• _WHAT THE TASK ASKS_: Return all the entries word for word.
[[ EXERCISE DATA, beginning ]]
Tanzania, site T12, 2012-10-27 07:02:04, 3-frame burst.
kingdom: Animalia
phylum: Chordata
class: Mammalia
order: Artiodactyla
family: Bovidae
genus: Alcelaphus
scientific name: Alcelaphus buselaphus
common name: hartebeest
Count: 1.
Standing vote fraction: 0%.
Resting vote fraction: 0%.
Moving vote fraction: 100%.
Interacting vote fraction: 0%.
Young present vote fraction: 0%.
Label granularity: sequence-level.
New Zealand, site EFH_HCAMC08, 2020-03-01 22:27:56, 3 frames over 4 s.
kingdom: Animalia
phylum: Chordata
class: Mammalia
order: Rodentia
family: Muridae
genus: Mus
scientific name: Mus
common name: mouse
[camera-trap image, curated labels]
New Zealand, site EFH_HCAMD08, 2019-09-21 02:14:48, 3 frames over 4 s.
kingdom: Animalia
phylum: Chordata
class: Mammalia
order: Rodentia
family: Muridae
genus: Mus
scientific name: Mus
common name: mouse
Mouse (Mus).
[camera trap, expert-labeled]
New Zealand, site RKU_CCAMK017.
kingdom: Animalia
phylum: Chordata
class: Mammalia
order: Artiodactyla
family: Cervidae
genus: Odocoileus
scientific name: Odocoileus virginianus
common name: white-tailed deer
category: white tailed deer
[[ EXERCISE DATA, end ]]
• _OUTPUT OF THE EXERCISE_:
Tanzania, site T12, 2012-10-27 07:02:04, 3-frame burst.
kingdom: Animalia
phylum: Chordata
class: Mammalia
order: Artiodactyla
family: Bovidae
genus: Alcelaphus
scientific name: Alcelaphus buselaphus
common name: hartebeest
Count: 1.
Standing vote fraction: 0%.
Resting vote fraction: 0%.
Moving vote fraction: 100%.
Interacting vote fraction: 0%.
Young present vote fraction: 0%.
Label granularity: sequence-level.
New Zealand, site EFH_HCAMC08, 2020-03-01 22:27:56, 3 frames over 4 s.
kingdom: Animalia
phylum: Chordata
class: Mammalia
order: Rodentia
family: Muridae
genus: Mus
scientific name: Mus
common name: mouse
[camera-trap image, curated labels]
New Zealand, site EFH_HCAMD08, 2019-09-21 02:14:48, 3 frames over 4 s.
kingdom: Animalia
phylum: Chordata
class: Mammalia
order: Rodentia
family: Muridae
genus: Mus
scientific name: Mus
common name: mouse
Mouse (Mus).
[camera trap, expert-labeled]
New Zealand, site RKU_CCAMK017.
kingdom: Animalia
phylum: Chordata
class: Mammalia
order: Artiodactyla
family: Cervidae
genus: Odocoileus
scientific name: Odocoileus virginianus
common name: white-tailed deer
category: white tailed deer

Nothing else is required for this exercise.